市立図書館150周年、市公会堂50周年、八戸ブックセンター8周年を記念した「本のまち八戸」魅力創出イベント「読書のとびら」の一環。八戸市読書会(14団体)と市が主催した。
池上さんは長野県生まれの東京育ち。NHKに入局後、2005年に独立。フリージャーナリストとして多方面で活躍する傍ら、五つの大学で教壇に立っている。
池上さんは、現在に至るまでの読書遍歴や向き合い方を紹介。「本はただ読むだけじゃいけない。自分で内容について考え、さらに理解するための力も付けなきゃいけない」と強調した。指導する学生らと読書会を開催しており「同じ本を読んでも、読む人によって感想は違う。そこに耳を傾けることで世界が少し違って見えるようになる」と力を込めた。
若者の読書離れにも触れ、子どもに本を読ませるには「強制させるのではなく、まずは大人が楽しそうに本を読む姿を見せることが大事」と説明。
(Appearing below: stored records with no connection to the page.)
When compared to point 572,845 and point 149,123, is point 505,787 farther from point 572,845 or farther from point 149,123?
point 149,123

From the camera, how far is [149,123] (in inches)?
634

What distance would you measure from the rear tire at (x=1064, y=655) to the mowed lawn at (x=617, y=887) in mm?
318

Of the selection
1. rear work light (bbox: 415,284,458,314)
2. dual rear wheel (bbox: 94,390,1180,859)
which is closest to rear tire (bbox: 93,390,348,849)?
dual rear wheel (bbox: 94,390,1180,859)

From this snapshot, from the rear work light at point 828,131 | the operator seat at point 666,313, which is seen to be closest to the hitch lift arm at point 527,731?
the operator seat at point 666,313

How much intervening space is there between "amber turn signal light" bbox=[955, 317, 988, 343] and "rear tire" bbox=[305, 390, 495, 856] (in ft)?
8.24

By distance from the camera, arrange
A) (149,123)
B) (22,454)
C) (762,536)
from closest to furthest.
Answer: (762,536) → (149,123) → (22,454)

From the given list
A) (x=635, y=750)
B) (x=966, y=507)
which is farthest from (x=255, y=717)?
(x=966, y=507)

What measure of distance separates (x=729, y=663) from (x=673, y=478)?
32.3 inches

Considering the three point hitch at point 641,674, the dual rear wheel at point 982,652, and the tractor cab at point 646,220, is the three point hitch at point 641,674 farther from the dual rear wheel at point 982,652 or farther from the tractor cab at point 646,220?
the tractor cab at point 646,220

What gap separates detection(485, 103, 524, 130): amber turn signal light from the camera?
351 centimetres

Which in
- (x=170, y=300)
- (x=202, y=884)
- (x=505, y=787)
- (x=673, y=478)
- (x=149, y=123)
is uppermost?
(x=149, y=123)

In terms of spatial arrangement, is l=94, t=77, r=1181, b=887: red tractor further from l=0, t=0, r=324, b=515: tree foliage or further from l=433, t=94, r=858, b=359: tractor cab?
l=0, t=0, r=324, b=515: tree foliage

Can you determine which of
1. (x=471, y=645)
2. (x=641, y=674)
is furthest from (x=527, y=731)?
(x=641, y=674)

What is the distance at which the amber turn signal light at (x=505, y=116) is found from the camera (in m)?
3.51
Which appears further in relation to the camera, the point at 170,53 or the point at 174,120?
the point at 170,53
「本について語り合う場も設けることで、自分自身の成長にもつながるはずだ」と述べた。
トーク後、地元高校生からの質問コーナーでは、影響を受けた本を紹介したほか、地方と首都圏との教育格差に関して持論を展開した。
会場では、市立図書館で除籍された本・雑誌などを来場者に無料提供する「リサイクルフェア」を開催。読書団体による絵本の読み聞かせも行われ、多くの家族連れらでにぎわった。